» Page excerpt
*****

Weapons analyst turned peace activist Russell Faure-Brac will speak in Sonoma on Sunday, June 17, at Murphy’s Irish Pub.
The author of “Transition to Peace: A Defense Engineer’s Search for an Alternative to War,” Faure-Brac holds a master’s degree in Engineering Economics from Stanford University, and worked at Stanford Research Institute where he conducted studies on aerospace and weapons systems. Now retired, he is active with both the peace and transition movements.
Presented by the Praxis Peace Institute at 1 p.m. $5 Praxis members, $10 general. No host lunch. Murphy’s Irish Pub, 464 First St. E. Sonoma. 939.2973. Praxispeace.org.
One man’s ‘Transition to Peace’
Russell Faure-Brac, author of “Transition to Peace — A Defense Engineer’s Search for an Alternative to War” shares the defining moment that led to his work as a peace activist.
While the Vietnam War was raging, I was in my office fiddling with a slide rule, calculating the most cost-effective way to blow up the world. It was 1967, and I was part of the military-industrial-think tank complex, working for Stanford Research Institute (now SRI International) as a systems analyst.

*****

» Task set
[A] In the Faure-Brac article, what is the admission price for people who aren't Praxis members?
[B] Reproduce the Faure-Brac article from "Weapons analyst turned" to "a peace activist.".

» Data extract

*****

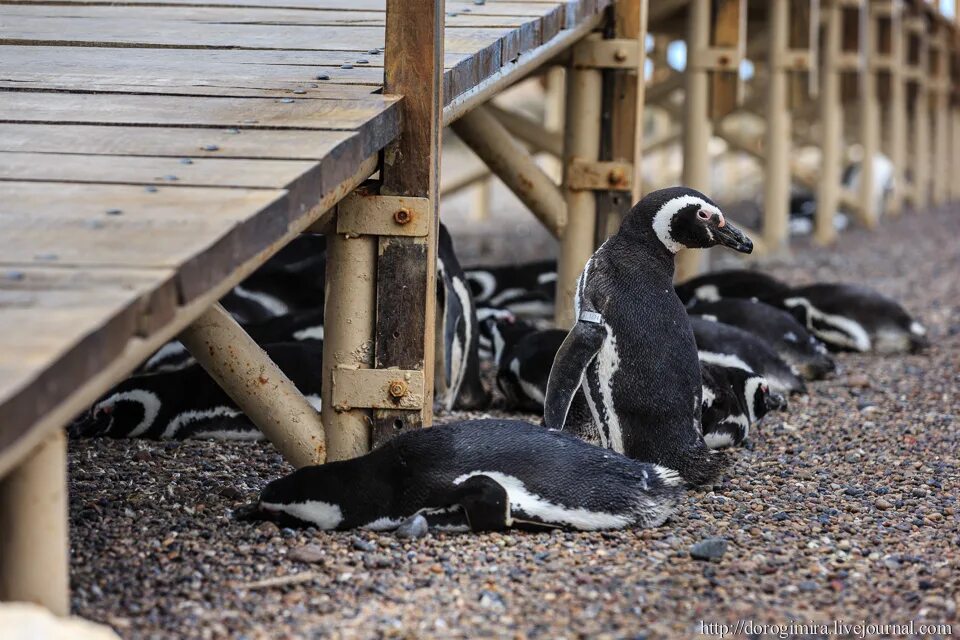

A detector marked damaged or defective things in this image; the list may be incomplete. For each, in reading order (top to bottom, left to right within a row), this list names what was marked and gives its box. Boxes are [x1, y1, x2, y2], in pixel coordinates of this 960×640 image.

*****

» Task-by-task outputs
[A] $10.

[B]
Weapons analyst turned peace activist Russell Faure-Brac will speak in Sonoma on Sunday, June 17, at Murphy’s Irish Pub.
The author of “Transition to Peace: A Defense Engineer’s Search for an Alternative to War,” Faure-Brac holds a master’s degree in Engineering Economics from Stanford University, and worked at Stanford Research Institute where he conducted studies on aerospace and weapons systems. Now retired, he is active with both the peace and transition movements.
Presented by the Praxis Peace Institute at 1 p.m. $5 Praxis members, $10 general. No host lunch. Murphy’s Irish Pub, 464 First St. E. Sonoma. 939.2973. Praxispeace.org.
One man’s ‘Transition to Peace’
Russell Faure-Brac, author of “Transition to Peace — A Defense Engineer’s Search for an Alternative to War” shares the defining moment that led to his work as a peace activist.